> **Work instruction 1**
Quote the Kentucky Route Zero essay from "The people who" to "in the dark.", inclusive.
> **Work instruction 2**
Answer these questions using the Kentucky Route Zero essay:
(a) Whom does Conway meet at the abandoned coal mine?
(b) What did the miners use to buy their canaries, air filters, and safety gear from the company?
(c) What office determines which places will be taken over and how?

> **Document passage**
Along one road is a church. From outside Conway can hear the singing of a congregation, but the front doors are locked. He can find his way through the back, but once inside he sees nothing but empty pews. There is no congregation but only a looping cassette in a tape player with its volume turned all the way up. There are abandoned museums along these roads, office buildings overtaken by mold, and where all the monuments are these physical specters—the shadow remains of things that used to be here, and what might look normal and functional from the road are communities that have been bled into a ghost town. Things might look innocuous and fine from a distance, like a bronze statue in a public park, but when examined, reveal something far more symptomatic of a communal and historical illness.

The directions for the Zero culminate at an abandoned coal mine where Conway meets the game’s second protagonist, Shannon Marquez. The scene in the coal mine works like a facsimile of a Disney park ride or Splash Mountain. Shannon and Conway climb onto opposite ends of a minecart, following the track in hopes of an exit, and seeing along the way the props and decorations the miners put up for sign posting. A rowboat, a scarecrow, animal bones, and the further in the more the narrative of the “ride” becomes clear.

The people who worked in this mine all died. Shannon’s parents and all the other miners drowned in the dark because the mining company wanted more. All the workers, you learn, were forced to pay for basic safety features. They bought their canaries, their air filters, and safety gear from the company with a pseudo-currency. The electric power was partitioned, forcing the workers to decide what they needed to shut off to run everything else. The PA system? The lights? When an overworked miner cracked into the side of a lake, they did all that they could to stop the flooding. They brought out water pumps, but the electric system never had enough power. They turned off everything to try to save themselves, leaving them drowning, alone, in the dark.

Kentucky Route Zero reminds us that those real, wide-open spaces that arch out along the interstate are tangible and covered in scars. Places that we would push out of our mind and glaze over because it would be more convenient for the oppressors if we would forget about the victims buried beneath the surface.

You spend much of the game driving over this monochromatic, black-and-white road map. The only sound is the hum of your engine and your eyes as you start and stop, figuring out which line to follow where. Being in the car is isolating, it’s quiet, and from here it’s easy to believe that there are no signs of life. But much like during those actual drives, outside the truck door of Kentucky Route Zero is a country, and when we tell stories mythologizing a geography, that wide-open, untamed beauty of a landscape, we can’t forget the history.

There’s an office in Kentucky Route Zero, the Bureau of Reclaimed Spaces, where a bored office worker sits at a desk and determines which places will be taken over and how. Will this hospital become an auto dealership? Will this basketball court become a dog kennel or this cemetery, a distillery? Vulnerable places are easily paved over, and the history of the vulnerable displaced in the name of an alternate history. It’s moments like this, sitting at an office desk with a place reduced to an “approve or deny” description on a paper file, do we realize that there are too many ways possible for which we can engage with places.

Whether this is by passing by along the gentle bend of the highway, a paper form on a desk, or with feet on the ground, the question becomes not if we’ll engage with the very real places and history of our country but from which side.

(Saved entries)
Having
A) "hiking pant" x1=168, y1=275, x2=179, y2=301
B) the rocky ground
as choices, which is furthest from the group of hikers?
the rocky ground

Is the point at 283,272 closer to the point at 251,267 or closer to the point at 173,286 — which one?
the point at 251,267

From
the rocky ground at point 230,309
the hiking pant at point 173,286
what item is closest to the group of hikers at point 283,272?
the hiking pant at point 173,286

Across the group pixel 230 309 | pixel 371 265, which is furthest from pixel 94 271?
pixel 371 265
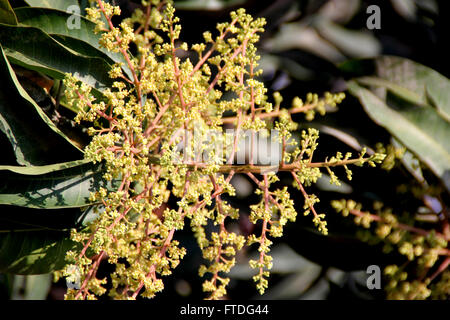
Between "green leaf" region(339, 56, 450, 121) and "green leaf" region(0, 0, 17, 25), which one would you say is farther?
"green leaf" region(339, 56, 450, 121)

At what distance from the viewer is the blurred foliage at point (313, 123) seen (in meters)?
0.71

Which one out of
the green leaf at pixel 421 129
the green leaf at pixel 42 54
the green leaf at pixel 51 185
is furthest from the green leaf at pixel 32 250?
the green leaf at pixel 421 129

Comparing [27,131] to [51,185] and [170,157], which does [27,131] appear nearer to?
[51,185]

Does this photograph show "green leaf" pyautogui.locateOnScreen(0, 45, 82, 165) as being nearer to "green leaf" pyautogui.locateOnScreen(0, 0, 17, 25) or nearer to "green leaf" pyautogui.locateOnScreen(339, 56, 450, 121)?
"green leaf" pyautogui.locateOnScreen(0, 0, 17, 25)

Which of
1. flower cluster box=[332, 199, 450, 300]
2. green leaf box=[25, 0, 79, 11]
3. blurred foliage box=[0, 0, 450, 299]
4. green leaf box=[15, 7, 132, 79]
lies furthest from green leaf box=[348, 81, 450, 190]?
green leaf box=[25, 0, 79, 11]

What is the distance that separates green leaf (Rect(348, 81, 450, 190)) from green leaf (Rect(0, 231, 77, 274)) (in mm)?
637

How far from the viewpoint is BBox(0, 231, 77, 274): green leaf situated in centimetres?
78

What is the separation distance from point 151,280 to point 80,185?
8.1 inches

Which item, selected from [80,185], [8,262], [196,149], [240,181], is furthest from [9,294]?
[196,149]

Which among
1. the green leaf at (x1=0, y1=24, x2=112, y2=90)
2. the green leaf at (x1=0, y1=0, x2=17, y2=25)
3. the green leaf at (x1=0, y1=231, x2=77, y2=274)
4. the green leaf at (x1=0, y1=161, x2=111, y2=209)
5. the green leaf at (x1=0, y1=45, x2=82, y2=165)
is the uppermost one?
the green leaf at (x1=0, y1=0, x2=17, y2=25)

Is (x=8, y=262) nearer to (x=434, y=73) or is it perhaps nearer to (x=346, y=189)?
(x=346, y=189)

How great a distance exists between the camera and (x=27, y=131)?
71 cm

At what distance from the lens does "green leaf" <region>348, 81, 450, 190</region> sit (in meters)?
0.79

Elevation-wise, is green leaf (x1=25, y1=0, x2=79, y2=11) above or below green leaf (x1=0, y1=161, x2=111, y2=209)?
above
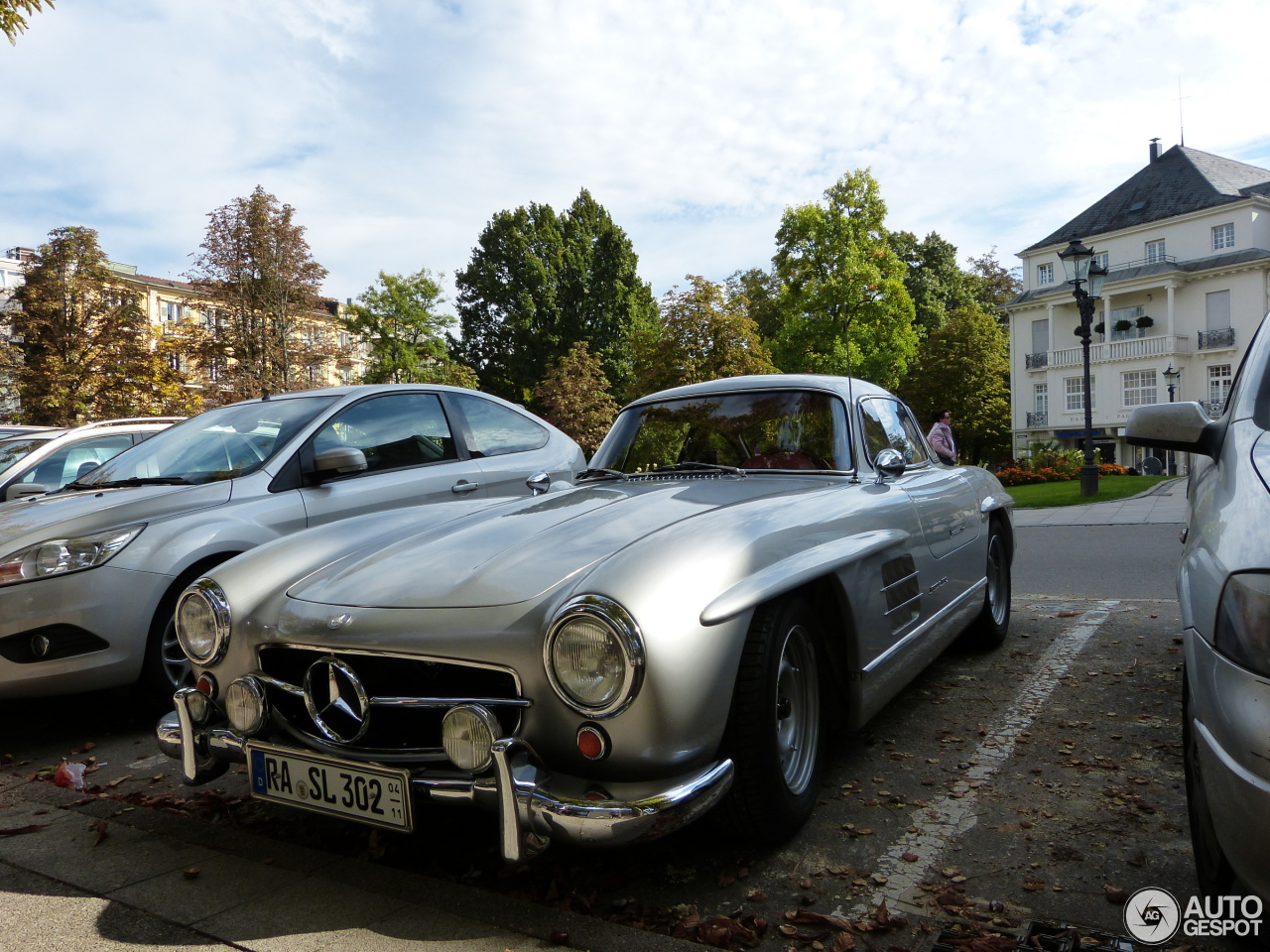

> **Exercise result 1**
The people who worked in this mine all died. Shannon’s parents and all the other miners drowned in the dark because the mining company wanted more. All the workers, you learn, were forced to pay for basic safety features. They bought their canaries, their air filters, and safety gear from the company with a pseudo-currency. The electric power was partitioned, forcing the workers to decide what they needed to shut off to run everything else. The PA system? The lights? When an overworked miner cracked into the side of a lake, they did all that they could to stop the flooding. They brought out water pumps, but the electric system never had enough power. They turned off everything to try to save themselves, leaving them drowning, alone, in the dark.

> **Exercise result 2**
(a) Shannon Marquez, the game's second protagonist.
(b) A pseudo-currency.
(c) The Bureau of Reclaimed Spaces.